Well, I wouldn't run any "nice" electronics on generator power, no matter who was making the generator. 

I don't trust the power company either - I have an APS voltage regulator running before the hefty surge protector before reaching my electronics hub. And the only thing that gets plugged in during generator use is the TV and the cable box. 

But as far as 5500W being enough power - the water heaters these days start at 4500W, so if you turn that on, you are left with little overhead. Most furnace blowers (if using natural gas) will easily go over 1000W so you are SOL right there alone, not to mention a fridge, some lights, TV, the sump pump is very important depending on the natural disaster and your homestead, maybe a water well, if you live in the country, etc. Heck, the microwave alone draws 1kW+ 

I wonder if you have used it to power your house and if so - what appliances have you had on during use?

P.S. I'm not really hating on the Honda, I just keep trying to add the numbers and just doesn't work. Maybe it's a good deal if bought used?


----------



## montr

The EU6500is is powerful enough to power the whole house. It is connected to a Reliance 10 circuit transfer switch to power the essential circuits. It easily power the water heater (high efficiency condensing Rheem NG tankless, 40W), electronics, computers, lights (mostly LED), 3 tons A/C (Trane 20i on first stage, 1.1 KW) and NG furnace (variable speed 95% Trane, 200W). The only appliance that it will not power is the electric oven.

I do not have to do any load shedding, it can power it all without any dip in voltage or change in frequency. Note: The air handler is set to start 10 seconds after the compressor to minimize surge current. Also, the air handler is variable speed and does not have a large starting current.


----------



## Surge

I'm not hating on the Honda 6500, but since we are talking power output, you get 500 more watts with the Ridgid. Also, the Ridgid has a considerably longer run time, thanks to the bigger fuel tank. 
I'm guessing the Ridgid is going to be a bit more efficient too, since it's not powering an inverter. 
As for voltage regulation, I wouldn't run sensitive A/V or other electronics on ANY generator. If you're really concerned, use something like a PS Audio P5/10 AC regenerator. 

Oh and the Honda is a good 6" wider...not good. I find the Ridgid hard to fit in spots already.

++++++++

(SET EXERCISE A):
Write out the listing below again from its start through the line containing "top-left (862, 889), bottom-right (921, 938)", both ends included, leaving out the pictures. Multiply each coordinate of the found boxes by 0.9 and round to whole numbers, halves up, but keep the sample output values unchanged.

(STORED RECORDS):
++++++++

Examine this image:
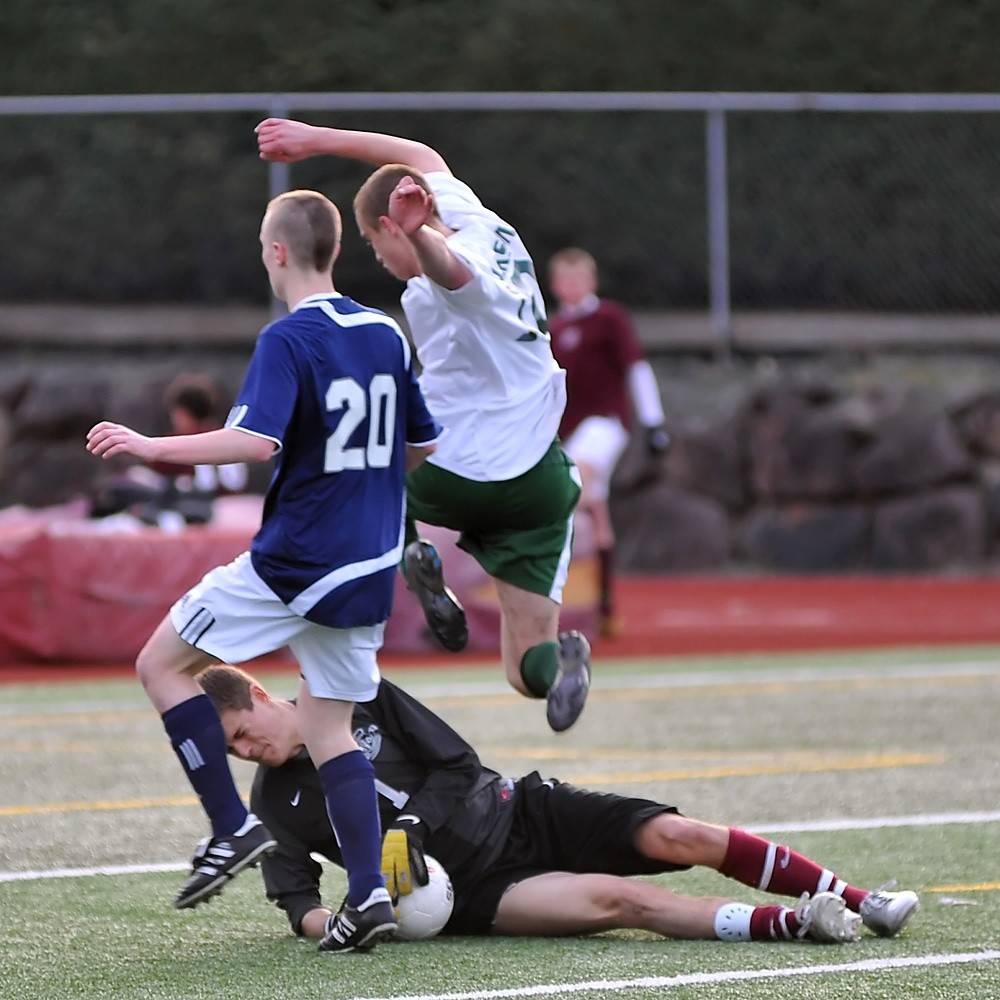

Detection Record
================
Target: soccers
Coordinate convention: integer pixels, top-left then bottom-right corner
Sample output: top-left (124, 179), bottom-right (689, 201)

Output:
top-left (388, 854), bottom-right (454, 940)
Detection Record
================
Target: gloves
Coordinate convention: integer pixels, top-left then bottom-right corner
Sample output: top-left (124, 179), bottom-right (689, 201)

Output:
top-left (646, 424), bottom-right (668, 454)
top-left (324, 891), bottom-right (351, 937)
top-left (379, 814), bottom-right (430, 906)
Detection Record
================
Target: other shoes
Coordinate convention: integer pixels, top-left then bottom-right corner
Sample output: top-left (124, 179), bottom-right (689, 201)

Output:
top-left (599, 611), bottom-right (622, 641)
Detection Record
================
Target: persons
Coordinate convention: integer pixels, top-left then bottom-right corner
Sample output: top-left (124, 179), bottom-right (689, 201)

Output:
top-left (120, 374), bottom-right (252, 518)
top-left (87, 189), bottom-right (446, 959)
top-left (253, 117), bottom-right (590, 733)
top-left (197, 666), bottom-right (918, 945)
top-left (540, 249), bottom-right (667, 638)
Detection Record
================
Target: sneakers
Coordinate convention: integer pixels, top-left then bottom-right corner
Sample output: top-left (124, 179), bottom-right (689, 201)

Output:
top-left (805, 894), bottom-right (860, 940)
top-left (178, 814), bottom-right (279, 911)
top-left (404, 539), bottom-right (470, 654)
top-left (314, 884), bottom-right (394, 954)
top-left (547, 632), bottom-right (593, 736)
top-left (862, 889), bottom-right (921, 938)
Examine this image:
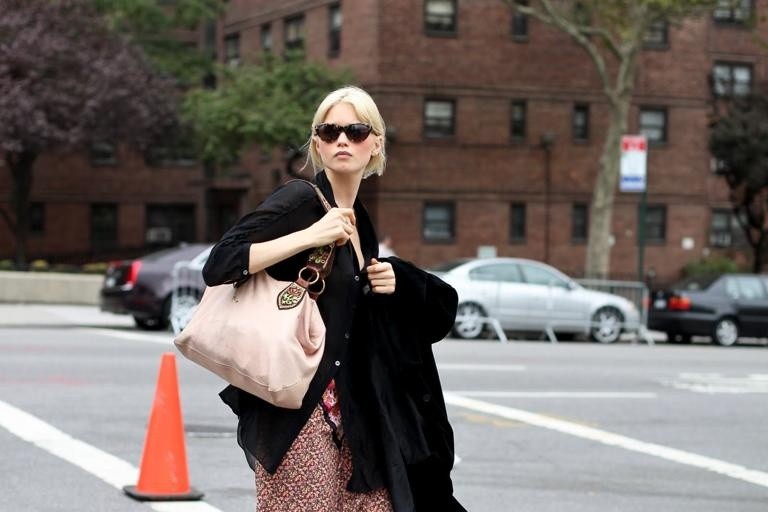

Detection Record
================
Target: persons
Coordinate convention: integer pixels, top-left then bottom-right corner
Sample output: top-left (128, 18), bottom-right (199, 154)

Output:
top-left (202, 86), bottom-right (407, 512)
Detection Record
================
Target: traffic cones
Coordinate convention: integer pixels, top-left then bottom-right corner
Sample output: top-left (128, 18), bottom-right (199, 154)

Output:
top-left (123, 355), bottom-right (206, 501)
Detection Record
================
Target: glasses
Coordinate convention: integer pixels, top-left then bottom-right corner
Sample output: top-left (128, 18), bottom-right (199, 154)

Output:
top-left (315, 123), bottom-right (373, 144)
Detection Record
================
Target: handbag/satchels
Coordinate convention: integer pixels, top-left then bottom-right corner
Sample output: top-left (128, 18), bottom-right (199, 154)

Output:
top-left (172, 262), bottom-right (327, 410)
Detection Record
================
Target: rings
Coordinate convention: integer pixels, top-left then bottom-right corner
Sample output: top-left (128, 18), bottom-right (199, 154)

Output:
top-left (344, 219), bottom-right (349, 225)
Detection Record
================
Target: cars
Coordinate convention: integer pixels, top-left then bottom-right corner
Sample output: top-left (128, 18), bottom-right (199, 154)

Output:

++++++++

(SET EXERCISE B):
In the generator thread, turn the paragraph starting "The EU6500is is powerful enough" into a short bulleted list that keeps its main facts.

(EXPECTED OUTPUT A):
Examine this image:

Detection Record
================
Target: soccers
Coordinate convention: integer pixels, top-left then bottom-right corner
Sample output: top-left (124, 179), bottom-right (689, 201)

Output:
top-left (349, 769), bottom-right (409, 846)
Detection Record
================
Target: gloves
Coordinate convention: integer pixels, top-left then bottom-right corner
Sample output: top-left (124, 179), bottom-right (689, 201)

Output:
top-left (581, 382), bottom-right (601, 409)
top-left (292, 802), bottom-right (316, 843)
top-left (341, 733), bottom-right (387, 815)
Detection Record
================
Target: other shoes
Coordinate convention: integer pixels, top-left then bottom-right corner
Sample output: top-left (124, 179), bottom-right (689, 201)

Output:
top-left (539, 550), bottom-right (560, 577)
Detection Record
================
Target: persons
Coordinate convention: integer pixels, top-left then bottom-right corner
Sample output: top-left (124, 179), bottom-right (689, 201)

Output:
top-left (108, 337), bottom-right (227, 466)
top-left (78, 170), bottom-right (401, 863)
top-left (228, 105), bottom-right (531, 660)
top-left (177, 599), bottom-right (826, 851)
top-left (486, 224), bottom-right (600, 574)
Detection Record
================
Target: sneakers
Coordinate convention: integer pixels, top-left then bottom-right corner
Sample output: top-left (124, 179), bottom-right (689, 201)

Output:
top-left (725, 805), bottom-right (774, 846)
top-left (160, 733), bottom-right (251, 820)
top-left (364, 485), bottom-right (423, 589)
top-left (283, 796), bottom-right (355, 859)
top-left (492, 569), bottom-right (534, 662)
top-left (776, 800), bottom-right (829, 844)

(EXPECTED OUTPUT B):
- The EU6500is can power the whole house, connected to a Reliance 10-circuit transfer switch that feeds the essential circuits.
- It easily runs the water heater (high-efficiency condensing Rheem NG tankless, 40W), electronics, computers and lights (mostly LED).
- It also runs the 3-ton A/C (Trane 20i on first stage, 1.1 KW) and the NG furnace (variable-speed 95% Trane, 200W).
- The only appliance it won't power is the electric oven.